You might have seen some headlines over the weekend saying things like "Stephen Hawking declares: 'There are no black holes,'" or "Stephen Hawking says black holes don't exist." (Via CNET, Yahoo)
Stephen Hawking is, of course, the Cambridge physicist most popularly associated with black holes for the last 40 years. (Via TED)
Hawking gained fame in 1974 after coming up with the idea for something called "Hawking radiation," a way that black holes might shed some of their mass and evaporate over time.
But unlike when Hawking published that theory, we actually have a long list of known black holes. So why is he now saying they don't exist? (Via NASA)
In his new paper called "Information Preservation and Weather Forecasting for Black Holes," Hawking isn't arguing that what we know as black holes don't exist. Instead, he's arguing that they aren't truly black. (Via arXiv)
Hawking's paper is weighing in on a debate that's been raging among theoretical physicists for the last year and a half. It's called the firewall paradox.
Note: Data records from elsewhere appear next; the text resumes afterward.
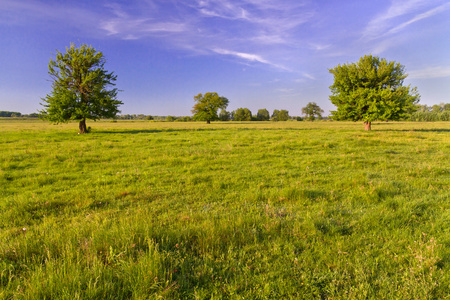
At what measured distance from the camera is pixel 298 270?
117 inches

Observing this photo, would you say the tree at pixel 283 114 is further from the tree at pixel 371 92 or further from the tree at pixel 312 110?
the tree at pixel 371 92

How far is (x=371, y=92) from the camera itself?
28.9 m

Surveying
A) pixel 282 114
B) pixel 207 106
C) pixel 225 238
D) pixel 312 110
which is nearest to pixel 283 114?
pixel 282 114

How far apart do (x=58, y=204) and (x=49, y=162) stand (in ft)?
22.3

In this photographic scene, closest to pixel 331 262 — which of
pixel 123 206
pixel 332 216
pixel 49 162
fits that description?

It has to do with the edge of the black hole, the line known as the event horizon. And more importantly, what happens when you fall in. (Via NASA)
Traditionally, physicists believed you would get squeezed and stretched like a piece of spaghetti.
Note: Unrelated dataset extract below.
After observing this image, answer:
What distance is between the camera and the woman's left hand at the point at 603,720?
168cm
"The fabric of space and time funnels you down to this point. So in fact you're being extruded through the fabric of space like toothpaste through a tube." (Via Comedy Central / "The Daily Show")
But back in 2012, some physicists began arguing that you would actually be flash-fried by high-energy particles, and that the event horizon is more like a "firewall," kicking off what The New York Times called "a high-octane debate" in the world of physics.
The issue here is that both sides — the classical side and the firewall side — appear to be right according to different general theories of physics, and reconciling the two requires at least one major facet of physics to be wrong. The new paper is Hawking's attempt to sidestep that paradox.
A writer for Discovery summarizes his argument: "Hawking thinks that the idea behind the event horizon needs to be reworked. Rather than the event horizon being a definite line beyond which even light cannot escape, Hawking invokes an 'apparent horizon' that changes shape according to quantum fluctuations inside the black hole — it's almost like a 'grey area.'"
Getting rid of the event horizon — the thing that makes a black hole a black hole instead of a grey one — seems pretty extreme. Naturally, there's some resistance to the idea from physicists.
One tells Nature: "The idea that there are no points from which you cannot escape a black hole is in some ways an even more radical and problematic suggestion than the existence of firewalls."
Another tells New Scientist: "It is not clear what he expects the infalling observer to see ... It almost sounds like he is replacing the firewall with a chaos-wall, which could be the same thing."
Back in 2012, Hawking referred to the idea that information can't escape black holes as his "biggest blunder." If his new theory is right, things that fall into the black hole aren't necessarily destroyed — though they would be scrambled beyond all recognition.